Your will is one of the most important documents you will ever sign, yet, in spite of this, many people are unprepared when it comes to proper estate planning.
It contains your final wishes for the distribution of your assets and for the care of your loved ones after your death. It provides clear instructions and directions as to how assets that took a lifetime to accumulate – with both financial and sentimental value – need to be disbursed. It is in your family’s and your own best interests to make sure that you have a valid will in place.
Drawing up a simple will or updating your existing one can take less than an hour, and is often free of charge. To complete an application form, you will need the following details: personal details, marriage and divorce details, burial preferences, names and date of birth of any children, details of all local and offshore assets and liabilities, details of your assurance policies and details of how you want your estate distributed.
Details of your assets and liabilities are a guideline to the executor as to what exists at the time of drafting the will. You can also give this to your financial adviser for assessment of any possible gaps in the liquidity of your estate, as this will ensure there is sufficient cash in your estate to cover all debts and costs, bequests and maintenance obligations. It can also assist with proper estate planning.
It is possible to make provision for unborn children. You have the option of adding the child’s name later, should you wish. Your will can contain details of who you wish to appoint as guardian of your minor children in the event of your death. However, this is merely a wish and the person who is named would still have to complete a court application for legal guardianship.
You need to sign your will in the presence of two competent witnesses, who should be over the age of 14. A witness is attesting to your signing the will, they don’t have to know what the contents are as long as they are unbiased. Heirs, legatees or beneficiaries in the will or spouses, executors, trustees and guardians and or spouses may not witness this document. A blind person signing a will or someone making a cross or a fingerprint has to sign in the presence of two competent witnesses, as well as a Commissioner of Oaths whom has to certify the will.
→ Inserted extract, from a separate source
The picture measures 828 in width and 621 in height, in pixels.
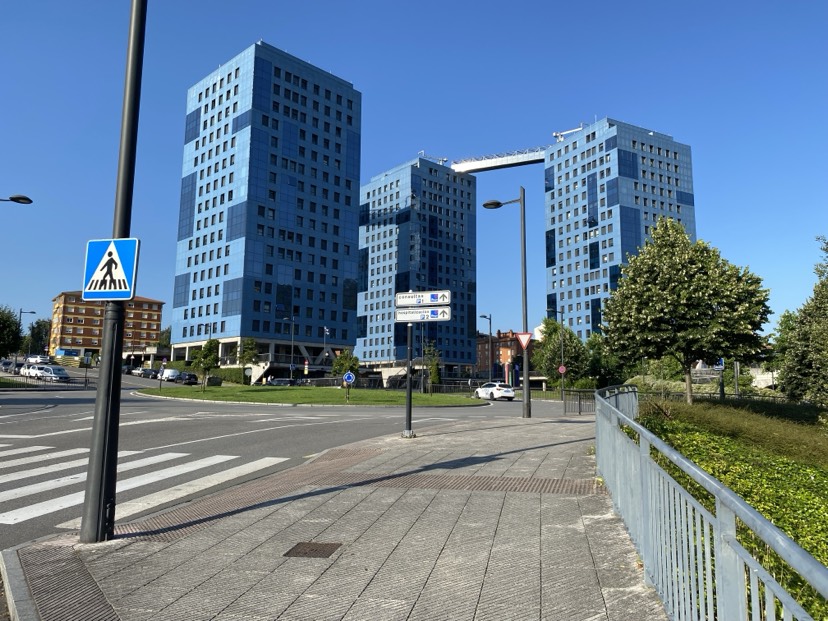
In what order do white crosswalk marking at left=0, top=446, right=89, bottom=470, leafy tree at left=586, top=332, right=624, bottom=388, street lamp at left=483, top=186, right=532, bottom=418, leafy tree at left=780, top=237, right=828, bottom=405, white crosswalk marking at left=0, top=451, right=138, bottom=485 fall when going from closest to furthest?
white crosswalk marking at left=0, top=451, right=138, bottom=485, white crosswalk marking at left=0, top=446, right=89, bottom=470, street lamp at left=483, top=186, right=532, bottom=418, leafy tree at left=780, top=237, right=828, bottom=405, leafy tree at left=586, top=332, right=624, bottom=388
It is important to review your will after getting divorced. If you pass away within three months after the divorce, your former spouse will be excluded from inheriting from your will. However, if you pass away after the three month period (following the divorce) and failed to amend your will, your former spouse may still benefit if so indicated in your will. If the intent is for your former spouse to still inherit from your will despite the dissolution of the marriage, it is best to clearly indicate this in your will.
It is not only after divorce that your will should be updated, but after every life-changing event, such as birth of children, marriage, death of partner or beneficiary, or after the disposal of assets specified in your will. You should review the document on an annual basis.
Codicils, an addition or supplement made at a later date that explains, modifies, or revokes a will or part of one, can often confuse matters in cases where many codicils exist and it has not been properly constructed. One should take great care when drafting a codicil to your Will. The suggestion will be to rather sign a new Will. Importantly, every new will you sign must revoke any previous will.
Once you are satisfied with your will and it has been signed by two witnesses, you will be given an original signed copy to keep and one original signed copy will be kept by the nominated executor for safe custody.